5–If a woman chooses to have a baby, why should I, or my employer, bear the brunt of it? Doesn’t demanding parental benefits only make it harder for women to compete in the workforce?
No, lagging behind the rest of the civilized world makes it harder for women to compete in the workforce.
You see, 50 years ago, most moms stayed at home. Now, most work. The rest of the world seems to get that.
But not us. Despite all of our wealth, the US is the only country in the world besides Papua New Guinea that doesn’t guarantee any paid maternal leave at all. Beyond not allowing moms proper time for recovery and bonding with newborns, this policy also slaps huge financial penalties on families with new kids and pushes many moms out of work.
And if they weren’t pushed out by our lack of maternity leave, ridiculous work hours, and lack of vacation time, the staggering costs of daycare might do the trick. Daycare now costs more than college tuition and is, by the way, highly subsidized in other countries.
Deciding to stay home is fine, but we shouldn’t be forced into it. Wasn’t feminism supposed to be about giving women more choices?
Because while not everyone needs to have kids, someone does (unless we want our species going extinct). We won’t continue having employees and employers unless we do.

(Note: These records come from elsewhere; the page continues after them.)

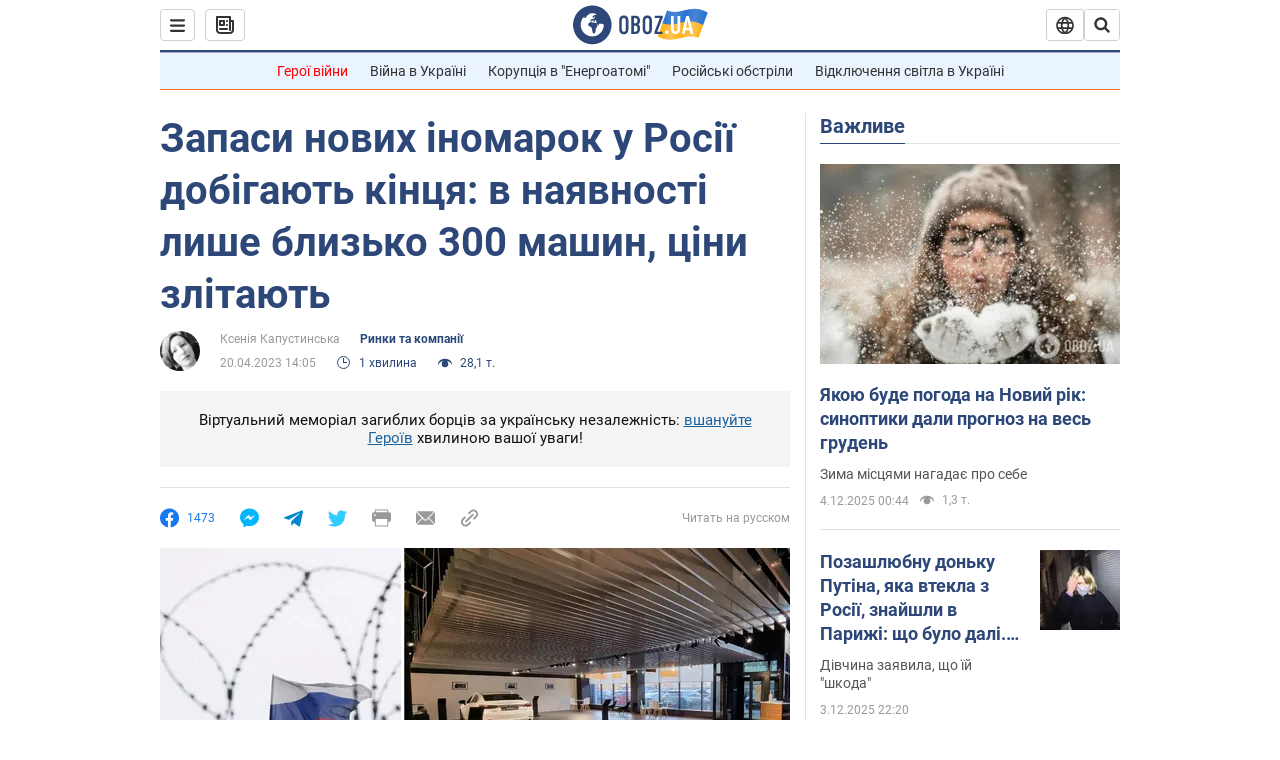

--- FILE ---
content_type: application/x-javascript; charset=utf-8
request_url: https://servicer.idealmedia.io/1418748/1?nocmp=1&sessionId=69311244-17693&sessionPage=1&sessionNumberWeek=1&sessionNumber=1&scale_metric_1=64.00&scale_metric_2=256.00&scale_metric_3=100.00&cbuster=1764823620656468437535&pvid=0954e13b-0df9-4de2-bbff-6f4bd2f60149&implVersion=11&lct=1763555100&mp4=1&ap=1&consentStrLen=0&wlid=64387ef1-3d50-474f-8fb5-a83fb792e41c&uniqId=014da&niet=4g&nisd=false&evt=%5B%7B%22event%22%3A1%2C%22methods%22%3A%5B1%2C2%5D%7D%2C%7B%22event%22%3A2%2C%22methods%22%3A%5B1%2C2%5D%7D%5D&pv=5&jsv=es6&dpr=1&hashCommit=cbd500eb&apt=2023-04-20T14%3A05%3A00&tfre=3932&w=0&h=1&tl=150&tlp=1&sz=0x1&szp=1&szl=1&cxurl=https%3A%2F%2Ffinance.obozrevatel.com%2Fukr%2Feconomy%2Fzapasi-novih-inomarok-dobigayut-kintsya-v-nayavnosti-lishe-blizko-300-mashin-tsini-zlitayut.htm&ref=&lu=https%3A%2F%2Ffinance.obozrevatel.com%2Fukr%2Feconomy%2Fzapasi-novih-inomarok-dobigayut-kintsya-v-nayavnosti-lishe-blizko-300-mashin-tsini-zlitayut.htm
body_size: 830
content:
var _mgq=_mgq||[];
_mgq.push(["IdealmediaLoadGoods1418748_014da",[
["tsn.ua","11898368","1","Скандал з евакуацією: дві сироти повернулися вагітними","З тимчасової евакуації до Туреччини 15-річна Настя та 17-річна Ілона повернулися додому","0","","","","wf5kY3veX-ihCYfmgU6NZx2Dk7SIQjInG1gOao76r8AwTJzDlndJxZG2sYQLxm7SJP9NESf5a0MfIieRFDqB_Kldt0JdlZKDYLbkLtP-Q-WgZw_lTORbpBOxWPUPdq8W",{"i":"https://s-img.idealmedia.io/n/11898368/45x45/194x0x620x620/aHR0cDovL2ltZ2hvc3RzLmNvbS90LzIwMjUtMTIvNTA5MTUzLzcxODA3OWNmN2JkZjZkODM3NDcwZjE5ZDYyOTg1MWM4LmpwZWc.webp?v=1764823620-7pTOQJmvI9jyhgRlu6lt6KXn5Jadww8w8X6ukv8wuqw","l":"https://clck.idealmedia.io/pnews/11898368/i/1298901/pp/1/1?h=wf5kY3veX-ihCYfmgU6NZx2Dk7SIQjInG1gOao76r8AwTJzDlndJxZG2sYQLxm7SJP9NESf5a0MfIieRFDqB_Kldt0JdlZKDYLbkLtP-Q-WgZw_lTORbpBOxWPUPdq8W&utm_campaign=obozrevatel.com&utm_source=obozrevatel.com&utm_medium=referral&rid=45898fe9-d0cc-11f0-ae4f-d404e6f98490&tt=Direct&att=3&afrd=296&iv=11&ct=1&gdprApplies=0&muid=pb30ImwjqILk&st=-300&mp4=1&h2=RGCnD2pppFaSHdacZpvmnoTb7XFiyzmF87A5iRFByjv3Uq9CZQIGhHBl6Galy7GAk9TSCRwSv8cyrs8w0o3L6w**","adc":[],"sdl":0,"dl":"","category":"События Украины","dbbr":0,"bbrt":0,"type":"e","media-type":"static","clicktrackers":[],"cta":"Читати далі","cdt":"","tri":"4589a56b-d0cc-11f0-ae4f-d404e6f98490","crid":"11898368"}],],
{"awc":{},"dt":"desktop","ts":"","tt":"Direct","isBot":1,"h2":"RGCnD2pppFaSHdacZpvmnoTb7XFiyzmF87A5iRFByjv3Uq9CZQIGhHBl6Galy7GAk9TSCRwSv8cyrs8w0o3L6w**","ats":0,"rid":"45898fe9-d0cc-11f0-ae4f-d404e6f98490","pvid":"0954e13b-0df9-4de2-bbff-6f4bd2f60149","iv":11,"brid":32,"muidn":"pb30ImwjqILk","dnt":2,"cv":2,"afrd":296,"consent":true,"adv_src_id":39175}]);
_mgqp();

Yet instead of viewing this as a collective good, we tell women they should’ve “kept their legs closed” when they start demanding reasonable work/life policies (yes, I’ve actually heard that argument thousands of times).
Many women are forced to take lower-paying, lower-status jobs because they need flexible hours, which contributes heavily to the gender pay gap. Should women really be disproportionately shouldering the economic burdens of childcare like this?
In short, while everyone thinks our society bends over backwards to accommodate children, we actually don’t. It’s a lot of cutesy lip-service drenched in resentment.
And if you don’t think you have to care about this because you don’t have kids, you’re wrong. You may end up having kids one day. Even if you don’t, you’ll still be recognized as female, and therefore as a potential breeder who might inconvenience employers and taxpayers someday. Why invest in you?
And do we really want only non-breeding women to succeed? Or to always have the next generation grow up in relative poverty? Seems evolutionarily irresponsible to me.
I hope I’ve given everyone some things to think about. I welcome any other ideas, comments, and am even happy to throw down with you, if that’s your style.
Except I really don’t think we should stay on opposite teams.